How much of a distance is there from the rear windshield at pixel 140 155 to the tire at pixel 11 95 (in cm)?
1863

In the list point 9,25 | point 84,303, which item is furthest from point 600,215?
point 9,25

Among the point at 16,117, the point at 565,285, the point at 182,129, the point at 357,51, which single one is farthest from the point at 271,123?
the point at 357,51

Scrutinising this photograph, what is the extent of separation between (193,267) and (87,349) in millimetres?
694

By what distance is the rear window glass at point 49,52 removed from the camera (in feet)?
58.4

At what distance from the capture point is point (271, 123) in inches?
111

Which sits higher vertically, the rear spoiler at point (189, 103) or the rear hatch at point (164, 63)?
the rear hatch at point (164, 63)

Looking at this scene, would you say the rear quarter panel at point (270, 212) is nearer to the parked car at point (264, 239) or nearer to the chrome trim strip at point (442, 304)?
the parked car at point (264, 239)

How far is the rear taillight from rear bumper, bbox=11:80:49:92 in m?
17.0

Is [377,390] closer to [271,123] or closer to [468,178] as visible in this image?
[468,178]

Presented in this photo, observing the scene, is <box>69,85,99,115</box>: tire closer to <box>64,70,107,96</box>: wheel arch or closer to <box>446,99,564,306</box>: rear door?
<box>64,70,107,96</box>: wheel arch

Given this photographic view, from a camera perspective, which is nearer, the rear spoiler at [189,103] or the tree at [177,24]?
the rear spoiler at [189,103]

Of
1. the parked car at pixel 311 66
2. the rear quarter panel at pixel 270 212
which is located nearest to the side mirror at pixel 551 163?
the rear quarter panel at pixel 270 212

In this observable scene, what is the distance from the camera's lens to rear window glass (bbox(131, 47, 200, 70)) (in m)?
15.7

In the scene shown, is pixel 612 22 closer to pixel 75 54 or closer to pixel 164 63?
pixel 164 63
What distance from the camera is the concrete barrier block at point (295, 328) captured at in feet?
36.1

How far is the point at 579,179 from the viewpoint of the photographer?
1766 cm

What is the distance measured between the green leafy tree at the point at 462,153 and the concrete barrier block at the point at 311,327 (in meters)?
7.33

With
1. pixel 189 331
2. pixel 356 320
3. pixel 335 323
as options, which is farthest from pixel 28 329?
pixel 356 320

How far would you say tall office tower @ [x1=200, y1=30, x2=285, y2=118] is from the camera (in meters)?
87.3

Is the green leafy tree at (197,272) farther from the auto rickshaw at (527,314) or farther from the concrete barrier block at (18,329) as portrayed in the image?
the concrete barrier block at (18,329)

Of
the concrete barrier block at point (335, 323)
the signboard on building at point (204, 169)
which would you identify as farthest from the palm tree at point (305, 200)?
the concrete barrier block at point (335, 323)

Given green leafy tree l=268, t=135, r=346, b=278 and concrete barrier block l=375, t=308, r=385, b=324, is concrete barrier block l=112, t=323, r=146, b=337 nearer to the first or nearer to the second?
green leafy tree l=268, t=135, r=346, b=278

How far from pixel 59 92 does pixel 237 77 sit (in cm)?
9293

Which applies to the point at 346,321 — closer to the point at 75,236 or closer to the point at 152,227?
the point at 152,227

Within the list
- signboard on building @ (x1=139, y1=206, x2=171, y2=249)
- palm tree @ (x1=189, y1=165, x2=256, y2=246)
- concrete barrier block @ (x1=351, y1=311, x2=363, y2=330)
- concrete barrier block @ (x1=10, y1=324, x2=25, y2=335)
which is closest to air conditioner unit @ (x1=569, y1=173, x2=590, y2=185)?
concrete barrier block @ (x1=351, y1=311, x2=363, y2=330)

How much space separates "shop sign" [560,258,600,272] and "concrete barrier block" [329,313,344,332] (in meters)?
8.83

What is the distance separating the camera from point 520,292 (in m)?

-----

PROMPT. Write out every entry exactly as given.

TASK RESPONSE.
How much of a distance is there from the rear windshield at pixel 140 155 to the tire at pixel 11 95 (in cm)?
1863

In the list point 9,25 | point 84,303, which item is furthest from point 600,215?
point 9,25

Among the point at 16,117, the point at 565,285, the point at 182,129, the point at 357,51, which single one is farthest from the point at 271,123?
the point at 357,51

Scrutinising this photograph, what is the extent of separation between (193,267) and (87,349) in millimetres?
694

By what distance is the rear window glass at point 49,52 removed from the camera (in feet)?
58.4

At what distance from the capture point is point (271, 123) in inches?
111

Which sits higher vertically, the rear spoiler at point (189, 103) or the rear hatch at point (164, 63)?
the rear hatch at point (164, 63)

Looking at this scene, would you say the rear quarter panel at point (270, 212) is nearer to the parked car at point (264, 239) or nearer to the chrome trim strip at point (442, 304)?
the parked car at point (264, 239)

How far is the rear taillight from rear bumper, bbox=11:80:49:92 in m?
17.0

Is [377,390] closer to [271,123] or closer to [468,178] as visible in this image?
[468,178]

Presented in this photo, observing the scene, is <box>69,85,99,115</box>: tire closer to <box>64,70,107,96</box>: wheel arch or closer to <box>446,99,564,306</box>: rear door?
<box>64,70,107,96</box>: wheel arch

Given this photographic view, from a camera perspective, which is nearer, the rear spoiler at [189,103] or the tree at [177,24]?
the rear spoiler at [189,103]

Of
1. the parked car at pixel 311 66
2. the rear quarter panel at pixel 270 212
which is located nearest to the side mirror at pixel 551 163?
the rear quarter panel at pixel 270 212

In this observable scene, what is the distance from the camera's lens to rear window glass (bbox(131, 47, 200, 70)) (in m)?
15.7

In the scene shown, is pixel 612 22 closer to pixel 75 54 or closer to pixel 164 63?
pixel 164 63
What distance from the camera is the concrete barrier block at point (295, 328) captured at in feet?
36.1

How far is the point at 579,179 from the viewpoint of the photographer?
1766 cm

What is the distance measured between the green leafy tree at the point at 462,153 and the concrete barrier block at the point at 311,327 (in meters)?
7.33

With
1. pixel 189 331
2. pixel 356 320
3. pixel 335 323
as options, which is farthest from pixel 28 329?
pixel 356 320

How far would you say tall office tower @ [x1=200, y1=30, x2=285, y2=118] is from the camera (in meters)?
87.3

Is the green leafy tree at (197,272) farther from the auto rickshaw at (527,314) or farther from the concrete barrier block at (18,329) as portrayed in the image?
the concrete barrier block at (18,329)

Of
the concrete barrier block at point (335, 323)
the signboard on building at point (204, 169)
which would you identify as farthest from the palm tree at point (305, 200)?
the concrete barrier block at point (335, 323)

Given green leafy tree l=268, t=135, r=346, b=278 and concrete barrier block l=375, t=308, r=385, b=324, is concrete barrier block l=112, t=323, r=146, b=337 nearer to the first or nearer to the second?
green leafy tree l=268, t=135, r=346, b=278

How far from pixel 59 92 does pixel 237 77 sit (in cm)?
9293

Which applies to the point at 346,321 — closer to the point at 75,236 or closer to the point at 152,227?
the point at 152,227

Within the list
- signboard on building @ (x1=139, y1=206, x2=171, y2=249)
- palm tree @ (x1=189, y1=165, x2=256, y2=246)
- concrete barrier block @ (x1=351, y1=311, x2=363, y2=330)
- concrete barrier block @ (x1=10, y1=324, x2=25, y2=335)
which is closest to air conditioner unit @ (x1=569, y1=173, x2=590, y2=185)?
concrete barrier block @ (x1=351, y1=311, x2=363, y2=330)

How much space separates "shop sign" [560,258,600,272] and "concrete barrier block" [329,313,344,332] (in meters)?
8.83

What is the distance separating the camera from point 520,292 (in m)?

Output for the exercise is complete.